Indeed, marijuana has become more widely accepted both as a form of medicine and as a recreational substance all over the world.

But what about the lazy stoner stereotype? Is there any kernel of truth to the idea that people who smoke weed are lazier and less motivated

That is what this study sought to answer.

A man prepares a cigarette mixed with marijuana during Cannatech 2017, an annual global cannabis industry event, in Tel Aviv, Israel March 20, 2017. (credit: REUTERS/AMIR COHEN)A man prepares a cigarette mixed with marijuana during Cannatech 2017, an annual global cannabis industry event, in Tel Aviv, Israel March 20, 2017. (credit: REUTERS/AMIR COHEN)
Blazing a path to the truth: Getting high doesn't mean highly unmotivated

A joint research effort was made by scientists from the UK as part of the broader CannTEEN study. In particular, the study focused on seeing if cannabis users had greater apathy and anhedonia.

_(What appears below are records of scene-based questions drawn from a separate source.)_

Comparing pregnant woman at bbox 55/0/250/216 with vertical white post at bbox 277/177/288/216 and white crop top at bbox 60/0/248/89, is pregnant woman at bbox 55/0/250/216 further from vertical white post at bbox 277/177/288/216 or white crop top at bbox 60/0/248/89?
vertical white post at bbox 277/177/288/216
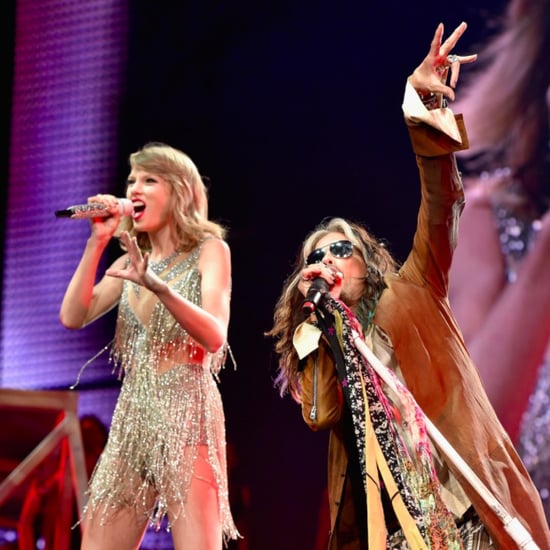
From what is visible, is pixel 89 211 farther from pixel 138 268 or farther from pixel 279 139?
pixel 279 139

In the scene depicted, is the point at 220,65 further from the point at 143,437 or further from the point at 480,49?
the point at 143,437

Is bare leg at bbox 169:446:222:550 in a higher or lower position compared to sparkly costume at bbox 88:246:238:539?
lower

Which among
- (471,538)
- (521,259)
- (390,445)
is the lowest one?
(471,538)

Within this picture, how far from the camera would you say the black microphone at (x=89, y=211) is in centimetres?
244

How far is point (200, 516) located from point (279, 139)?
227 centimetres

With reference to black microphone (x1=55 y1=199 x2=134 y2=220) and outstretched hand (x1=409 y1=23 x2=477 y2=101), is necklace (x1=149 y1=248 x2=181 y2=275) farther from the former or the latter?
outstretched hand (x1=409 y1=23 x2=477 y2=101)

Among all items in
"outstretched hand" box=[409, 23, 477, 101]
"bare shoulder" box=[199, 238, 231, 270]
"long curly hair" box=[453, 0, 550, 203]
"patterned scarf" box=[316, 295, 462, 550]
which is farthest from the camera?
"long curly hair" box=[453, 0, 550, 203]

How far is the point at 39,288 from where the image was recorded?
15.3 feet

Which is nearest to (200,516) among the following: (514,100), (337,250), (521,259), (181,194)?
(337,250)

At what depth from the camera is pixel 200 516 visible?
2381 mm

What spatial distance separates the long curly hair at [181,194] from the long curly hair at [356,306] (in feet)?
1.00

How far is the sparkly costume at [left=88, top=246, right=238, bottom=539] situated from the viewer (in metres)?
2.43

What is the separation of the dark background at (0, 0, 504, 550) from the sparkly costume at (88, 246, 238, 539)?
159 cm

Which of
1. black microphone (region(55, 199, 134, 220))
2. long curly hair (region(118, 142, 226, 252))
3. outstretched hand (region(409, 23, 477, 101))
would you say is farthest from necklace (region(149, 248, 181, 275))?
outstretched hand (region(409, 23, 477, 101))
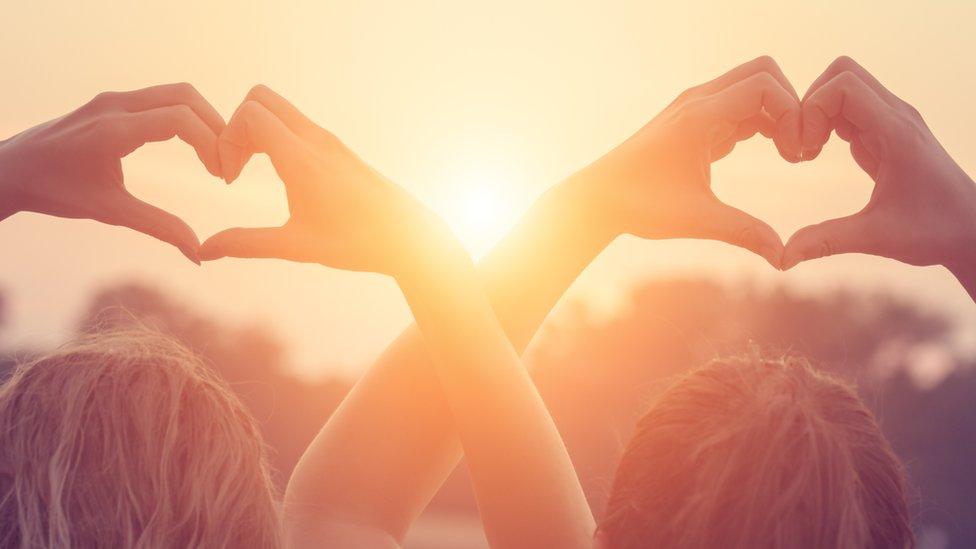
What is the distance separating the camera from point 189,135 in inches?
104

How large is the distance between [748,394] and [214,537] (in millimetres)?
1022

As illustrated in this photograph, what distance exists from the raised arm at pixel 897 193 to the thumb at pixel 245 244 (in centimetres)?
126

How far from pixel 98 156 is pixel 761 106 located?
1.67m

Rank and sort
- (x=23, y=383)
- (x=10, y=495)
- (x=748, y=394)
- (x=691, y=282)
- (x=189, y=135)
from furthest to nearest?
(x=691, y=282) → (x=189, y=135) → (x=748, y=394) → (x=23, y=383) → (x=10, y=495)

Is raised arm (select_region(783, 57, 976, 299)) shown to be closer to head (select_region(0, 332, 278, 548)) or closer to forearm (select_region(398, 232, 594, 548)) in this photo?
forearm (select_region(398, 232, 594, 548))

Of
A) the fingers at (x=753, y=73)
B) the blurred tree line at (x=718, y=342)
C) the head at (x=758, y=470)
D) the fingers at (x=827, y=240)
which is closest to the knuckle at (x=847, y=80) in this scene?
the fingers at (x=753, y=73)

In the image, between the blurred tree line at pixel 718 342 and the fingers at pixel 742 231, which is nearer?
the fingers at pixel 742 231

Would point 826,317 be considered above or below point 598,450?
above

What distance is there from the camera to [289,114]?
2785mm

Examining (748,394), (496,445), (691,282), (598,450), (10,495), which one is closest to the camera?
(10,495)

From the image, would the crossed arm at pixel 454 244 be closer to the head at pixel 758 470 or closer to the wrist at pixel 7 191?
the wrist at pixel 7 191

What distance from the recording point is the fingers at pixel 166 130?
2598mm

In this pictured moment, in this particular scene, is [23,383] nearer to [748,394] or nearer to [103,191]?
[103,191]

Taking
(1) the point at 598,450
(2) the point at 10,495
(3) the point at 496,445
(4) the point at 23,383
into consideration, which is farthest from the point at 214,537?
(1) the point at 598,450
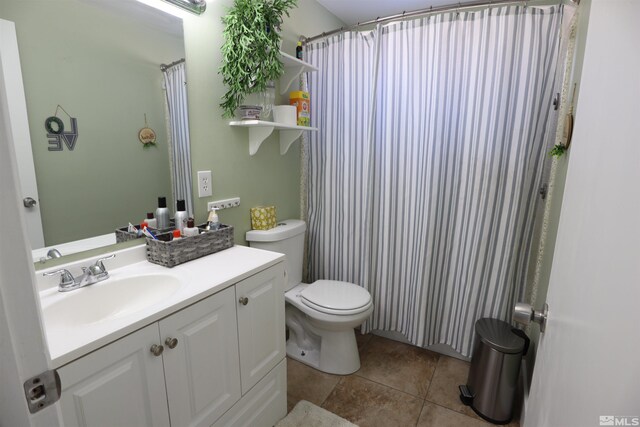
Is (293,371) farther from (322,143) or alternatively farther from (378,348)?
(322,143)

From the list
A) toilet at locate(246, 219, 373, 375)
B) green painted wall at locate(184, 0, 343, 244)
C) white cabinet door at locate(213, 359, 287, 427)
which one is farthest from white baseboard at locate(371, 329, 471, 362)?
green painted wall at locate(184, 0, 343, 244)

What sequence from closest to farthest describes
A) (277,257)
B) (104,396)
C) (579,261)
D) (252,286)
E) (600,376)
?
(600,376)
(579,261)
(104,396)
(252,286)
(277,257)

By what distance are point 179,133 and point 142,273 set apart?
67cm

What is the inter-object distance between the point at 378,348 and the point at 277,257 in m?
1.21

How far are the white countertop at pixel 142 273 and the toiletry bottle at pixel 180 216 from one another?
18 cm

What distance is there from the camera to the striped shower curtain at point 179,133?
1492mm

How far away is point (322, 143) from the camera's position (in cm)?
224

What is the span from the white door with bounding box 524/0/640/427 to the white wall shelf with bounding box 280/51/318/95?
61.7 inches

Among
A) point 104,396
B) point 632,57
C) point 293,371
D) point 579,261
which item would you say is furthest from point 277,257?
point 632,57

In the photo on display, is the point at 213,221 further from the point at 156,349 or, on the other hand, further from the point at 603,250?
the point at 603,250

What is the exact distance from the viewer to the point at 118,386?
0.93 m

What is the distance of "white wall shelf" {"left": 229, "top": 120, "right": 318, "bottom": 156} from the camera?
68.1 inches

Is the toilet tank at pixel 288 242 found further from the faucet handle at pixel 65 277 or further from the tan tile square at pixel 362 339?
the faucet handle at pixel 65 277

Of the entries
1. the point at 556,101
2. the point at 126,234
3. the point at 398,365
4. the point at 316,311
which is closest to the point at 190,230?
the point at 126,234
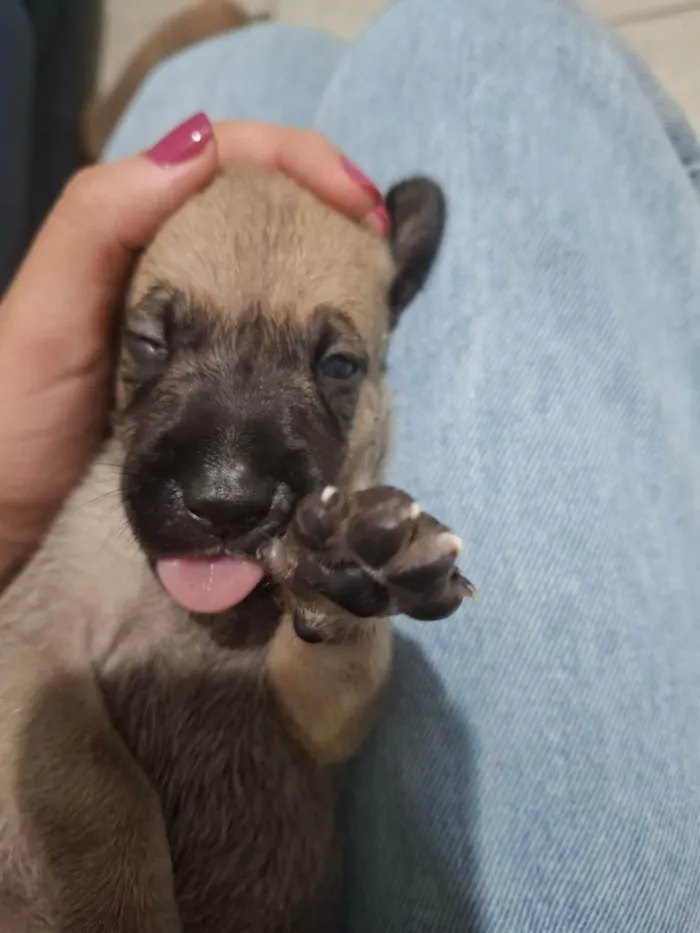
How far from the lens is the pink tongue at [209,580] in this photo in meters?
1.40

To do this, the researchers put together a group of 274 adults and teenagers who had used cannabis on a weekly basis over the past three months. On average, the participants used marijuana on an average of four days per week. Each of these participants were then matched with a control group of the same age and sex but who didn't use marijuana.

This is significant, as this is the first study to compare teenagers and adults who use marijuana.

From there, both groups were tested for anhedonia and apathy through thorough questionnaires.

If the lazy stoner stereotype was true, then the cannabis users would have higher levels of apathy and anhedonia than the control group, meaning they would be less motivated and less interested in rewards. This was what the researchers had hypothesized.

But that wasn't the case. Rather, levels of apathy were more or less the same between cannabis users and the control group, and cannabis users actually had slightly lower levels of anhedonia than the control group.

So, does weed make you lazy and unmotivated?

The study seems to indicate that it doesn't, but the facts are a bit more complicated.

There are a number of other factors that could be at play here to explain in greater detail the link between cannabis and a lack of motivation and perceived laziness.

For example, one study from 2017 noted that a link between cannabis use and anhedonia did exist, but it wasn't that cannabis use caused it. Rather, it was the other way around: Anhedonia positively predicted the use of cannabis.

It is also true that cannabis may still have an effect on apathy and anhedonia by virtue of other effects and interactions that it can have on the brain, such as how it interacts with depression.

Another possibility that the researchers proposed was that the cannabis users in the study tried to appear more motivated, due to being aware of the stigma of the lazy stoner stereotype.

Overall, more research is needed to better understand exactly how cannabis use affects its users. But regardless, the findings of this study further add to an ever-growing pool of research debunking many of the misconceptions about marijuana that have been pervasive for nearly a century.